Inner Intent Over Perception

    I came across a pretty interesting article this week that got me thinking about the lack of character I see in too many people nowadays. It was regarding a study done by historian Warren Susman in which he pinpointed the era in which the "culture of character" gave way to the "culture of personality". Susman noted that character peaked in the nineteenth century and then quickly was overtaken in the twentieth by personality becoming the front runner in the way in which to define someone by. This finding made me scratch my head in utter confusion while simultaneously having an epiphany as to why people seem to have left the importance of character in the dust. Susman wrote The vision of self-sacrifice began to yield to that of self-realization and because of this shift, perception started eclipsing internal intent. That, to me, is a huge problem, my friends.


    Personality and character should not even be on the same playing field as each other when it relates to how we in society define one another and long-term success. When character was the basis of a "good" man, people were described according to thier integrity, virtues, honesty, and so on. If we are now living in the "culture of personality", we are defining ourselves and others based on what we like to do, how introverted or extroverted we are, what kind of material possessions we have, and so on. We are now focusing on how to be likable, approachable, and how to make a good impression instead of sharpening our God-given mental and moral qualities. Further dividing the two, personality is a facade, it is how you display yourself around other people and this isn't necessarily who you really are at your core. Is it time we got back to being a "culture of character" and if so, what do we focus on?

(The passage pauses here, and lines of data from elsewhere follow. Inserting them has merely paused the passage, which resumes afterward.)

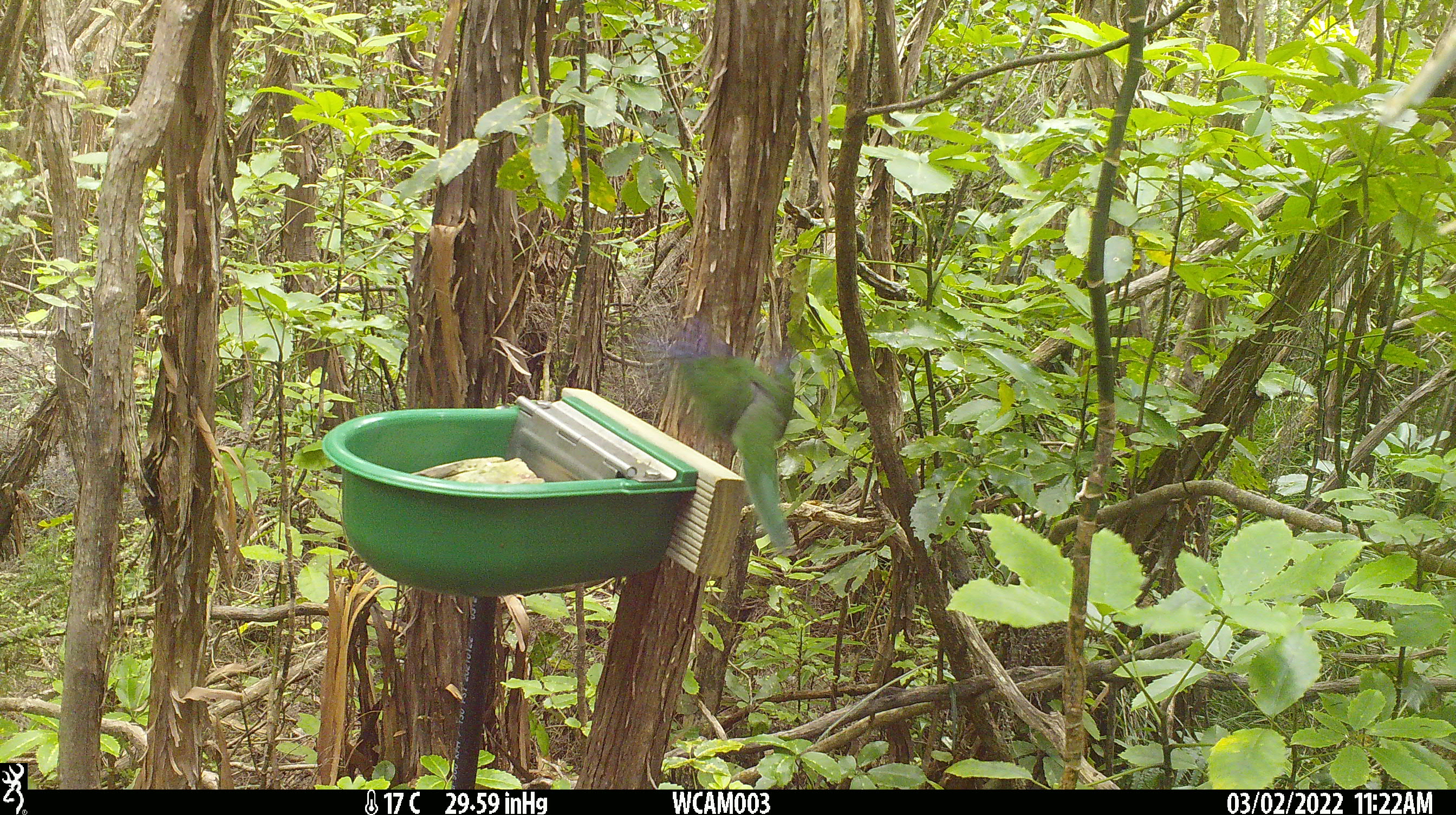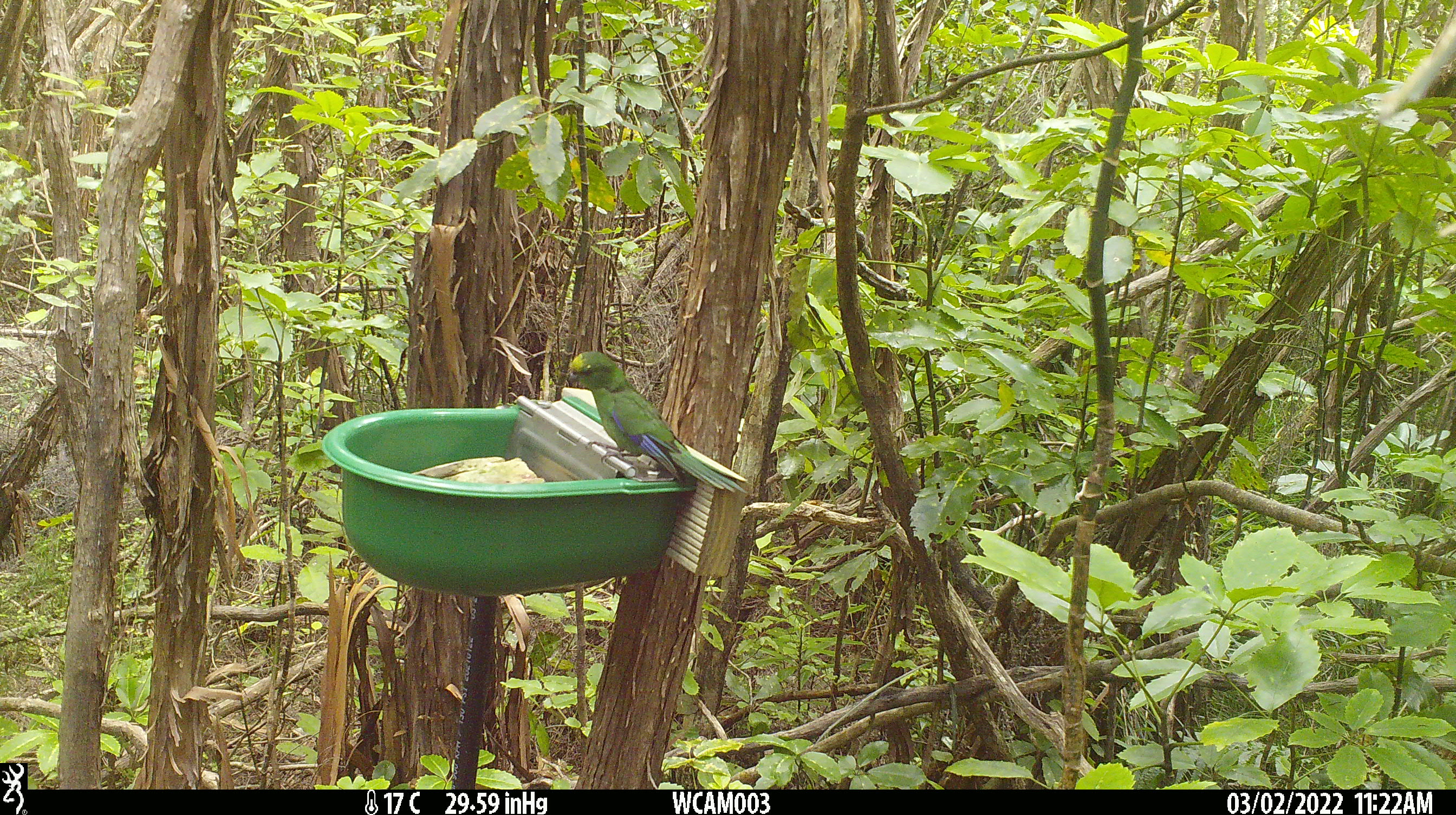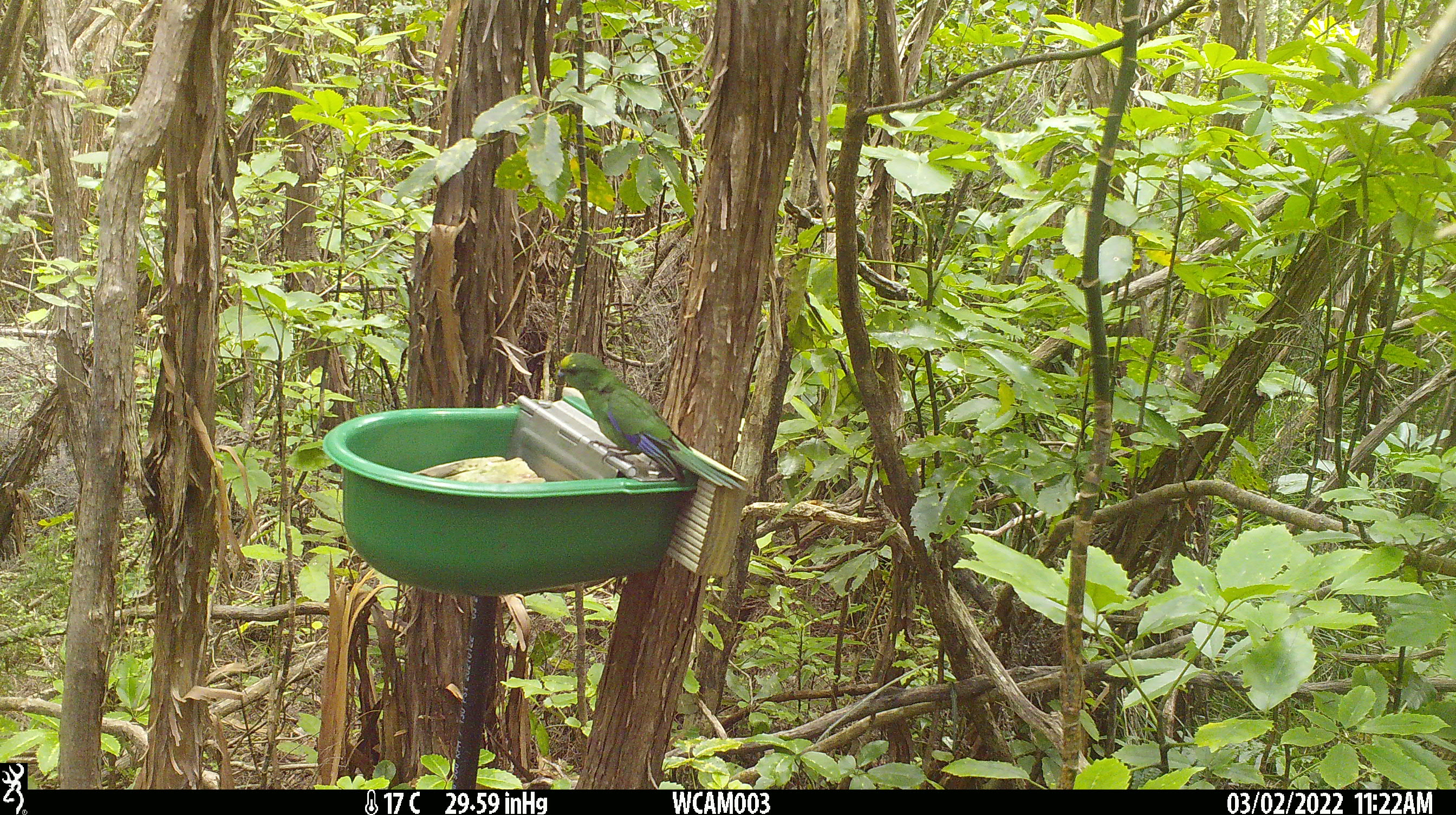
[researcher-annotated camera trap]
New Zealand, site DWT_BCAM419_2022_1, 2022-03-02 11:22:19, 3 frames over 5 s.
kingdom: Animalia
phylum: Chordata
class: Aves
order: Psittaciformes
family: Psittaculidae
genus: Cyanoramphus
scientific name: Cyanoramphus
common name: parakeet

    Character takes up the raw material of nature and temperament, and weaves these into the strong, well-knit texture of a fully moralized manhood.

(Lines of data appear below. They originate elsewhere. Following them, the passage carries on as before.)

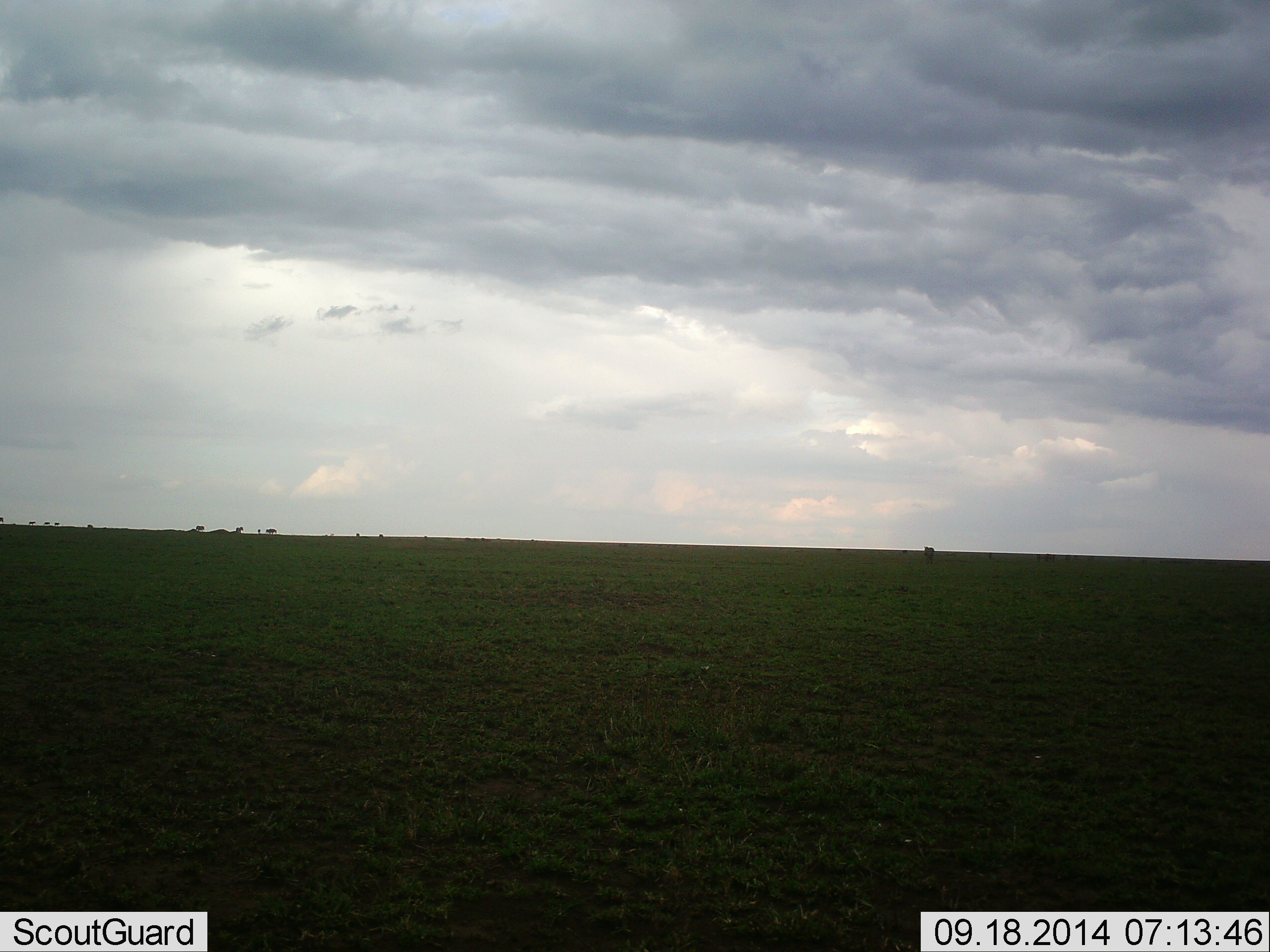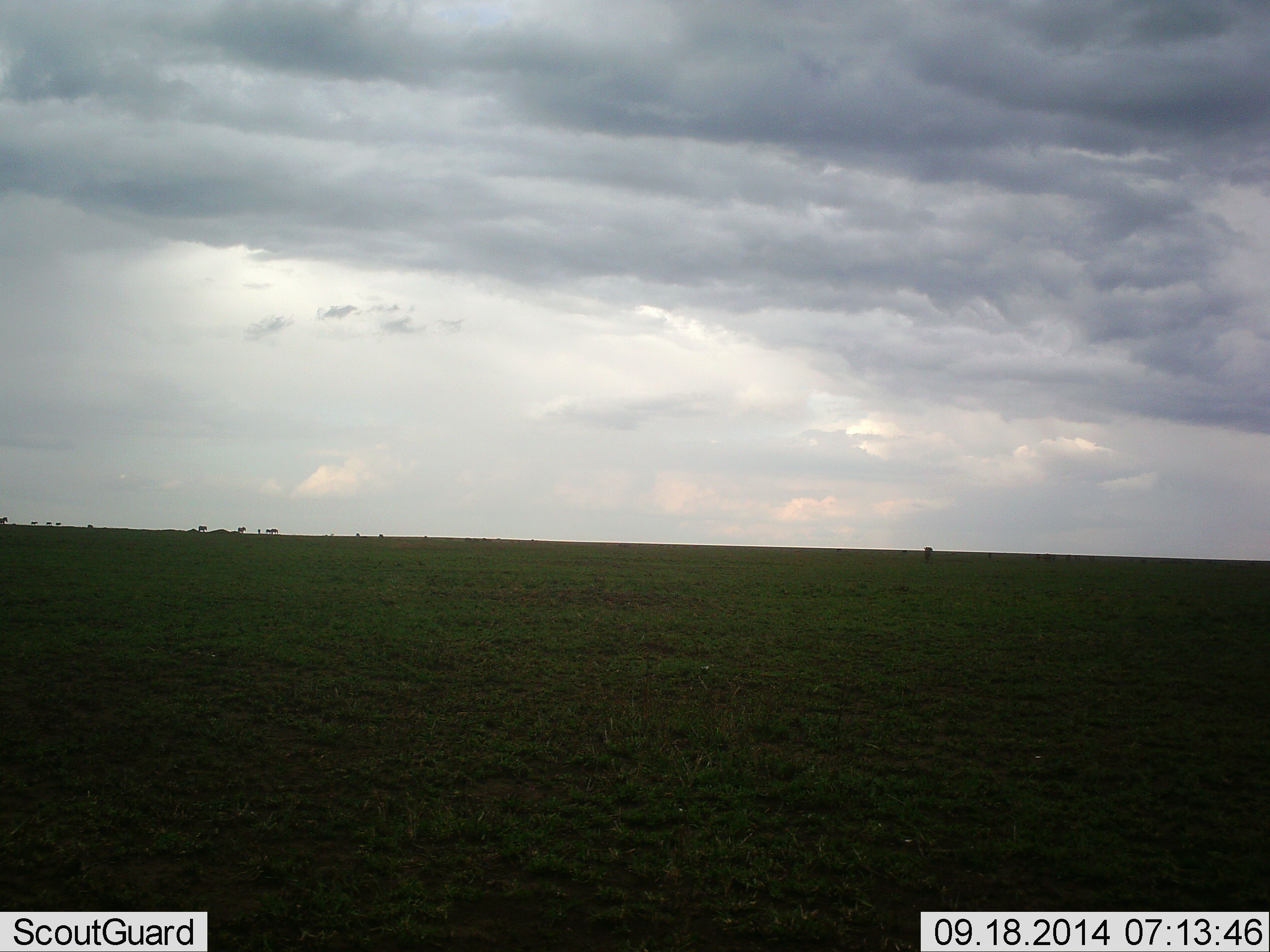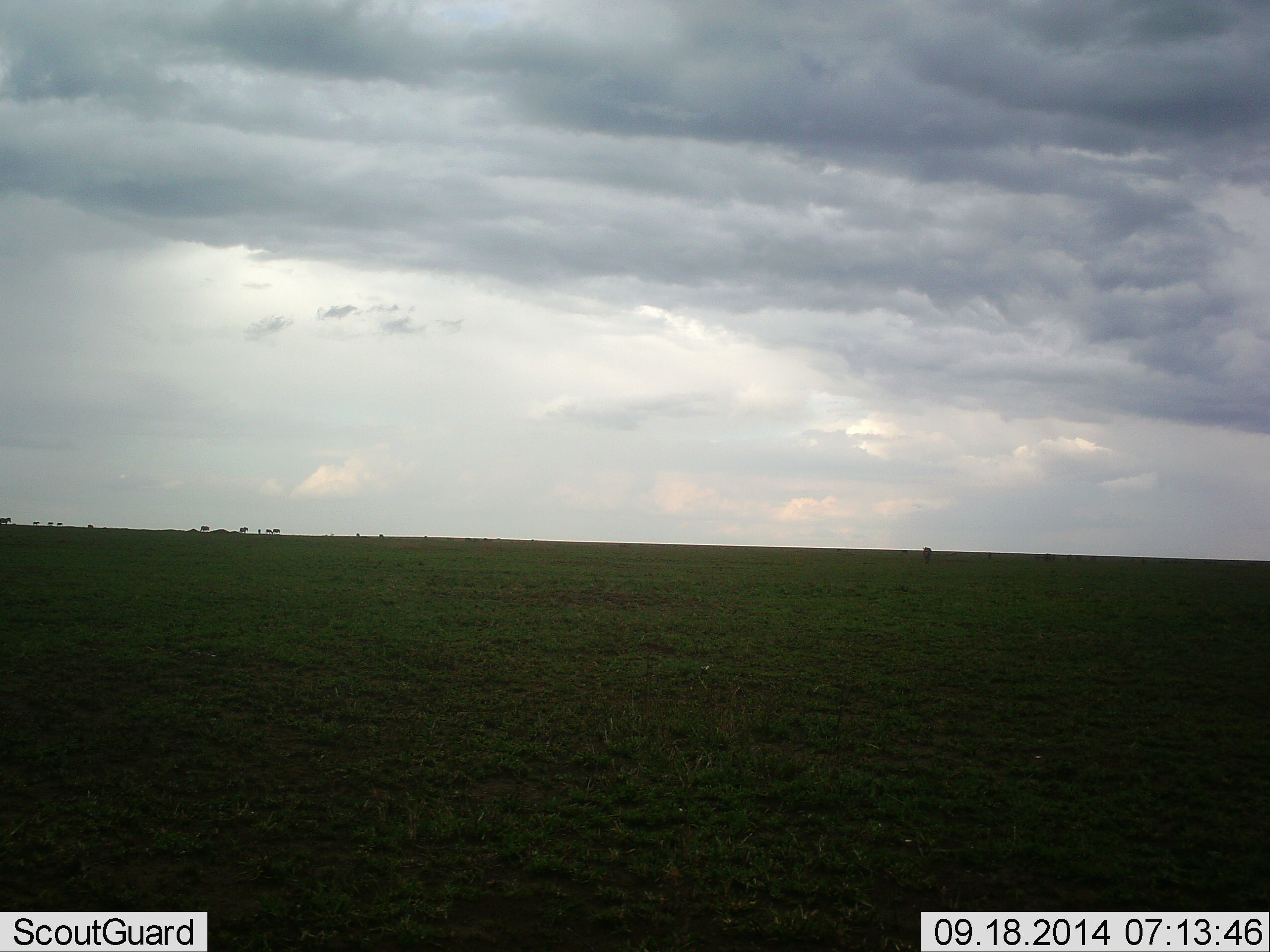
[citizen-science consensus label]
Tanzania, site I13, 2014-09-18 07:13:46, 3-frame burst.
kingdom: Animalia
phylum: Chordata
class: Mammalia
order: Perissodactyla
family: Equidae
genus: Equus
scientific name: Equus quagga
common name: plains zebra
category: zebra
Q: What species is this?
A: Zebra (plains zebra) (Equus quagga).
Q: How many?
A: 7.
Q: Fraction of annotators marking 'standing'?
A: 20%.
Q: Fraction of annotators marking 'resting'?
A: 0%.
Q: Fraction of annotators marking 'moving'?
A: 90%.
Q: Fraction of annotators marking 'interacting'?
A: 0%.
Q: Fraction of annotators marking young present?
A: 0%.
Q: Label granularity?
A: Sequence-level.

    There are indispensable elements of nature that are unified with one's character. Character is both nature and nurture; cultivated and indoctrinated by nature leads to shaping our natural abilities based on our moral rationales. The very nature of character lies in three qualities: self-mastery, moral attachment, and moral autonomy.

    1. Self-mastery is the foundation of character for it allows one to practice self-control. Without self-control you allow habits to rule you, your desire for self-determination diminishes, you blame others for your state of affairs, you become a slave to others, etc. When you begin to master thyself you find your character strengthened through exercising righteousness and ultimately, power through love of self and others instead of fear; virtue expands.


    2. Moral attachment comes next when strengthening your character and this means that one understands that character is not only about Self but that it contributes to something greater, such as community. It says that you, me, the individual merely acts as the "vehicle", the means of moral order, and as this "vehicle" we embody and practice a set of higher ideals and sacrifices for the greater good of others.


    3. Lastly, we must understand moral autonomy, or understanding that character lies in the individual, the Self. Essentially, moral autonomy is the practice of self-reflection and being conscious of who you are at your core. It is reflecting on why you do what you do; are your actions morally aligned with your beliefs or are outside forces leading to internal conflicts between Self and said actions?


    I believe that if we were to start strengthening our moral compasses in terms of character instead of perfecting these manifestations of how we are perceived through personality, individually and as a society universally might become better, if not greater. Humans might focus more on loyalty, prudence, reliability, and kindness instead of how social they are or if they made a good impression at that job interview. These things matter for the success of the individual as well as the success of society in the long run.